DELİLLER: Gebze Asliye Ticaret Mahkemesi’nin 07/01/2022 Tarih – 2021/161 Esas – 2022/5 Karar sayılı kararı ve tüm dosya kapsamı.
DELİLLERİN DEĞERLENDİRİLMESİ VE GEREKÇE:
Dava; satım sözleşmesinden doğan cari hesap alacağı için başlatılan icra takibine vaki itirazın iptali ile icra inkar tazminatı istemine ilişkindir.
Mahkemece; davanın usulden reddine karar verilmiş olup, hüküm davacı vekili tarafından istinaf edilmiştir.
İstinaf incelemesi HMK’nın 355. maddesi uyarınca istinaf sebepleri ile sınırlı olarak ve kamu düzeni yönünden yapılmıştır.
Dosyanın incelemesinde; davacı ile davalı arasında ticari ilişki olduğu, davacının, davalıya ürün verdiği ve fatura karşılığında bu malları teslim ettiği, davalının aldığı ürünler karşılığında davacıya ürün bedeli ödediği, davalının, davacıya olan bir miktar borçlarını ödemediği, bunun üzerine davacı tarafından Gebze 4. İcra Dairesinin 2019/5225 E. sayılı dosyasından davalıya karşı icra takibi başlatıldığı, davalının başlatılan takibe itiraz ettiği, itiraz üzerine duran takibin devamı için eldeki davanın açıldığı, ilk derece mahkemesince açılan davanın usulden reddine karar verildiği, verilen karara karşı davacı vekilince istinaf kanun yoluna başvurulduğu anlaşılmıştır.

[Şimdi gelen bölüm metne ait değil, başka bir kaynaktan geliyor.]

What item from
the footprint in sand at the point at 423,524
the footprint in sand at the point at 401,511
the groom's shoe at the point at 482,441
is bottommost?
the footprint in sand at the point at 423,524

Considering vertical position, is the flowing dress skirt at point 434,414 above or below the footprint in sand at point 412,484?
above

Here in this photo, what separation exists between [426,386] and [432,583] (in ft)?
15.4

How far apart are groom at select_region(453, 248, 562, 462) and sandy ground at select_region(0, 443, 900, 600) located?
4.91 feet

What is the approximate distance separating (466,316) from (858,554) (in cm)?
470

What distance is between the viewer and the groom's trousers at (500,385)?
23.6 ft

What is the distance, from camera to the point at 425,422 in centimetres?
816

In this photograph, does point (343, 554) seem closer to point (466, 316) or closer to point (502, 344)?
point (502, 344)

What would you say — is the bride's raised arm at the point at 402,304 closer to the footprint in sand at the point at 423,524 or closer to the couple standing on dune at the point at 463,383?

Bilindiği üzere, 6100 sayılı Hukuk Muhakemeleri Kanunu’nun (HMK) yürürlüğe girdiği 01.11.2011 tarihinden sonra 01.07.2012 tarihinde yürürlüğe giren 6102 sayılı Türk Ticaret Kanunu’nun (TTK) 5. maddesinde 6335 sayılı Kanun ile değişiklik yapılmış ve ticaret mahkemeleri ile asliye hukuk mahkemesi ve diğer hukuk mahkemeleri arasındaki ilişki iş bölümü ilişkisi olmaktan çıkarılıp görev ilişkisine dönüştürülmüştür. Görev kuralları kamu düzenine ilişkin olmasının yanında HMK’nın 114. maddesinde açıkça dava şartı olarak düzenlenmiş olduğundan, mahkemelerce ve temyiz incelemesi aşamasında Yargıtay’ca re’sen dikkate alınması gerekir. Bu kuralın tek istisnası, 6335 sayılı Kanunun 2. maddesi ile değişik 6102 sayılı TTK’nın 5/4. maddesinde düzenlenmiştir. Bu düzenlemeye göre yargı çevresinde ayrı bir asliye ticaret mahkemesi bulunmayan yerlerde, asliye hukuk mahkemelerine açılan davalarda görev kuralına dayanılmamış olması görevsizlik kararı verilmesini gerektirmez.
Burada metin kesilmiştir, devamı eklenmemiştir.